▸ **ページ抜粋**

FNPP(浮体式原子力発電プラント)

低炭素な「電力の追加」に資するフローティング・ソリューション

デジタル化とAIの浸透で電力需要が加速する中、課題はエネルギー転換だけでなく「電力をどう追加するか」にあります。将来需要に応えつつ脱炭素を進めるには、浮体式原子力は大規模かつコスト競争力もある、安全で信頼性の高い電力を提供できる有望な選択肢です。MODECは、実績ある船体・係留技術、超大型洋上プロジェクトの遂行力、モジュール建造を可能にするグローバルサプライチェーンを活用し、浮体式原子力ソリューションの実現を後押しできる独自の立ち位置にあります。グローバルなプロジェクトマネジメント能力を活かして、FNPPの実現に向けたキープレイヤーとなることを目指し、MODECはエネルギー・ミックスにおける実用的で低炭素な電源としてFNPPの研究開発を進めています。

FNPP(浮体式原子力発電プラント)

FNPPで海洋の可能性を解き放つ

MODECのミッション「持続可能な未来のために、独創的なフローティング・ソリューションで海洋の可能性を解き放つ」は、陸上の制約・課題を海洋というフィールドで解決する、という考え方を示しています。FNPPはその最たる例です。

▸ **入力データ**

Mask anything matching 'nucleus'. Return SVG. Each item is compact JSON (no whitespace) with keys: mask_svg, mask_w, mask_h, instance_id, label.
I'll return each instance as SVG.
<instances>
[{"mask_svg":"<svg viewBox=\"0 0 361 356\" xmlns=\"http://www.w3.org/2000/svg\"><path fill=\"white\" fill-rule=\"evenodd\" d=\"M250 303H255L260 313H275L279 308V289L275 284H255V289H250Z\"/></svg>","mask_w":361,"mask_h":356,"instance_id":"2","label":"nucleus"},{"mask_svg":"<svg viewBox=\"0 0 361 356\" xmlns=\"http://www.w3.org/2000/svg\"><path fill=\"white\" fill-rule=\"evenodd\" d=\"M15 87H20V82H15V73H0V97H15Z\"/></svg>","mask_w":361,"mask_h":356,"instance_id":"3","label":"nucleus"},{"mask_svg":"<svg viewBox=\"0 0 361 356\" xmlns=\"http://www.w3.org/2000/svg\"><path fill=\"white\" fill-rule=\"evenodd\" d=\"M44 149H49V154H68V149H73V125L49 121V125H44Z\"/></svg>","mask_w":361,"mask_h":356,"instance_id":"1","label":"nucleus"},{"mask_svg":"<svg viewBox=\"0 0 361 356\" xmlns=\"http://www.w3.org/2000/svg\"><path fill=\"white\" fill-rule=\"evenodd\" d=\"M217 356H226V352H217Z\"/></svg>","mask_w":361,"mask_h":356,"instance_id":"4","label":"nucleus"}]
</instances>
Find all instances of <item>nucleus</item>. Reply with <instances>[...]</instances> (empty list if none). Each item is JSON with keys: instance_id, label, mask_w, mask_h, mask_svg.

▸ **作業内容**
A – FNPPのページ抜粋から、「低炭素な「電力の追加」に資するフローティング・ソリューション」から「Pの研究開発を進めています。」までの部分を一字一句変えずに抜き出してください。
B – FNPPのページ抜粋において、MODECのミッションはどのように示されていますか。
上記のリストは、ページ抜粋とは別の出典から取得したものです。

▸ **作業別の回答**
A –
低炭素な「電力の追加」に資するフローティング・ソリューション

デジタル化とAIの浸透で電力需要が加速する中、課題はエネルギー転換だけでなく「電力をどう追加するか」にあります。将来需要に応えつつ脱炭素を進めるには、浮体式原子力は大規模かつコスト競争力もある、安全で信頼性の高い電力を提供できる有望な選択肢です。MODECは、実績ある船体・係留技術、超大型洋上プロジェクトの遂行力、モジュール建造を可能にするグローバルサプライチェーンを活用し、浮体式原子力ソリューションの実現を後押しできる独自の立ち位置にあります。グローバルなプロジェクトマネジメント能力を活かして、FNPPの実現に向けたキープレイヤーとなることを目指し、MODECはエネルギー・ミックスにおける実用的で低炭素な電源としてFNPPの研究開発を進めています。

B – 「持続可能な未来のために、独創的なフローティング・ソリューションで海洋の可能性を解き放つ」です。